┌─ Stored data
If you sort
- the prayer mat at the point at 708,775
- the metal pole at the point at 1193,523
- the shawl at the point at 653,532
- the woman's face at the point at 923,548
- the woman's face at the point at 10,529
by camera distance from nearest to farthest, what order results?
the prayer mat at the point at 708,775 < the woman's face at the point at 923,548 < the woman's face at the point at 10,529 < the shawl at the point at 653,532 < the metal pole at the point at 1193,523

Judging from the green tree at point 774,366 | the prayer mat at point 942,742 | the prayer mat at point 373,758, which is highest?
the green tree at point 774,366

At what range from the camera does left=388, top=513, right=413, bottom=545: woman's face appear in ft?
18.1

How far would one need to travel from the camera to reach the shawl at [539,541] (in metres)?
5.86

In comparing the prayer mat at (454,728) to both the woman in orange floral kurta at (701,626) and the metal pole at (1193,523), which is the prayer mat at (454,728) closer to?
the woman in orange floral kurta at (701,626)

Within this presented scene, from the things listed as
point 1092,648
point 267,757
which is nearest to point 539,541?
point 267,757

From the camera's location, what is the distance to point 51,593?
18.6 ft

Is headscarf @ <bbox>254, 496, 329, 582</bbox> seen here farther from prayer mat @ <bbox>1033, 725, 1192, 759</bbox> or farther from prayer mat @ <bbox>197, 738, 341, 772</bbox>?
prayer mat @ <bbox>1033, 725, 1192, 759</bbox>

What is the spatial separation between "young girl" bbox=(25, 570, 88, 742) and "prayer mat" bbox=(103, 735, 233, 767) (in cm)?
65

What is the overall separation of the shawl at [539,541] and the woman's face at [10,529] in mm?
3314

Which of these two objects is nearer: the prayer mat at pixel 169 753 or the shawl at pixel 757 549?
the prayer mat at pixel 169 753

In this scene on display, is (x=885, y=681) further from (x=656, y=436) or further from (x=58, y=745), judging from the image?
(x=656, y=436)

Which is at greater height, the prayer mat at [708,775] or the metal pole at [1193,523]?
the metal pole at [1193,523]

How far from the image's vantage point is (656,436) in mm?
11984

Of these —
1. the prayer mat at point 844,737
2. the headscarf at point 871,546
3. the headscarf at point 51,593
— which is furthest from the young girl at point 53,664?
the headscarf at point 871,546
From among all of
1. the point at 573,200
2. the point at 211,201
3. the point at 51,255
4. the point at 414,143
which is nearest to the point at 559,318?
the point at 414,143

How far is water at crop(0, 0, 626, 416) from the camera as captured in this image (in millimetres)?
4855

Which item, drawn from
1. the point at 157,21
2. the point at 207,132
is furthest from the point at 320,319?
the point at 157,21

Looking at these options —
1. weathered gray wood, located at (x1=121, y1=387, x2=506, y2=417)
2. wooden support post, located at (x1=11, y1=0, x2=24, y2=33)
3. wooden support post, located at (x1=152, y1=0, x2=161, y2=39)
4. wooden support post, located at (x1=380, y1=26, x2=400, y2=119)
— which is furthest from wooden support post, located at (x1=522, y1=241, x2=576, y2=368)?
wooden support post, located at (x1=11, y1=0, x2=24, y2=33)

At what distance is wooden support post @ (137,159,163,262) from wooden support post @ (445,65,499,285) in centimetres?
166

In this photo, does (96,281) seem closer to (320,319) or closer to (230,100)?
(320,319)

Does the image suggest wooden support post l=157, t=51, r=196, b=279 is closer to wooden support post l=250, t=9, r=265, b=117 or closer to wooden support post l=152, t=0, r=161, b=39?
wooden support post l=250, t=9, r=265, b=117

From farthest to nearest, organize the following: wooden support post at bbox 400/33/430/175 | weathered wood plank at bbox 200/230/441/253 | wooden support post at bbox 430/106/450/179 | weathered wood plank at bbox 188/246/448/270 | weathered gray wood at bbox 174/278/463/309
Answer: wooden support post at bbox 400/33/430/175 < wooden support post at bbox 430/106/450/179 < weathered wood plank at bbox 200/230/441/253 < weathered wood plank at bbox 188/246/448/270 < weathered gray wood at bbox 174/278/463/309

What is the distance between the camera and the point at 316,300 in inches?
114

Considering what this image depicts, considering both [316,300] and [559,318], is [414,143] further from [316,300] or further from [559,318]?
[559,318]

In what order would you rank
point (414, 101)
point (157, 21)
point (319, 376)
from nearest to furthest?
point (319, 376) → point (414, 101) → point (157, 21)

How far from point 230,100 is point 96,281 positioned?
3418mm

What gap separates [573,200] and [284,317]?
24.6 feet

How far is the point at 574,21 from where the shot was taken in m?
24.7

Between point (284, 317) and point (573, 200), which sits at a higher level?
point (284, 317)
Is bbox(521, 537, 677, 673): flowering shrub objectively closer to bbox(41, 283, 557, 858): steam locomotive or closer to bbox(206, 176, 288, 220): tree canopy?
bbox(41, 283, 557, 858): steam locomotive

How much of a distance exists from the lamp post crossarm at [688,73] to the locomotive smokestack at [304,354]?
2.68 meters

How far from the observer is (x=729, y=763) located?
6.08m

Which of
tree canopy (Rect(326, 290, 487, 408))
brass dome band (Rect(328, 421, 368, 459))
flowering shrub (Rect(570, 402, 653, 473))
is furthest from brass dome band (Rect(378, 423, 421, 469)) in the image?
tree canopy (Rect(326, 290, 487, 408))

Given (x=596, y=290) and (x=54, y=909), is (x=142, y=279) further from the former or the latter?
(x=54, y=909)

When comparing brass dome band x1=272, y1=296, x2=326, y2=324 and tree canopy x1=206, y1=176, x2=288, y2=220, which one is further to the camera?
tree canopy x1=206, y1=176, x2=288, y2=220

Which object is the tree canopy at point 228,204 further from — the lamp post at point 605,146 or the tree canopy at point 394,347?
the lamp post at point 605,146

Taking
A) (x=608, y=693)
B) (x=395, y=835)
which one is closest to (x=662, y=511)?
└─
* _What the exercise asks_
Can you recast the entries, starting with the line that contains "Is bbox(521, 537, 677, 673): flowering" and going on through the end of the entries, as a Markdown table with the columns Row and Line, one numbered row per line and blank lines left out?

* _Response to this task_
| Row | Line |
|---|---|
| 1 | Is bbox(521, 537, 677, 673): flowering shrub objectively closer to bbox(41, 283, 557, 858): steam locomotive or closer to bbox(206, 176, 288, 220): tree canopy? |
| 2 | bbox(41, 283, 557, 858): steam locomotive |
| 3 | How much of a distance exists from the lamp post crossarm at [688,73] to the locomotive smokestack at [304,354]? |
| 4 | 2.68 meters |
| 5 | How far from the observer is (x=729, y=763) located? |
| 6 | 6.08m |
| 7 | Which of |
| 8 | tree canopy (Rect(326, 290, 487, 408)) |
| 9 | brass dome band (Rect(328, 421, 368, 459)) |
| 10 | flowering shrub (Rect(570, 402, 653, 473)) |
| 11 | is furthest from brass dome band (Rect(378, 423, 421, 469)) in the image? |
| 12 | tree canopy (Rect(326, 290, 487, 408)) |
| 13 | Given (x=596, y=290) and (x=54, y=909), is (x=142, y=279) further from the former or the latter? |
| 14 | (x=54, y=909) |
| 15 | When comparing brass dome band x1=272, y1=296, x2=326, y2=324 and tree canopy x1=206, y1=176, x2=288, y2=220, which one is further to the camera? |
| 16 | tree canopy x1=206, y1=176, x2=288, y2=220 |
| 17 | Which object is the tree canopy at point 228,204 further from — the lamp post at point 605,146 or the tree canopy at point 394,347? |
| 18 | the lamp post at point 605,146 |
| 19 | Taking |
| 20 | A) (x=608, y=693) |
| 21 | B) (x=395, y=835) |
| 22 | which one is closest to (x=662, y=511)? |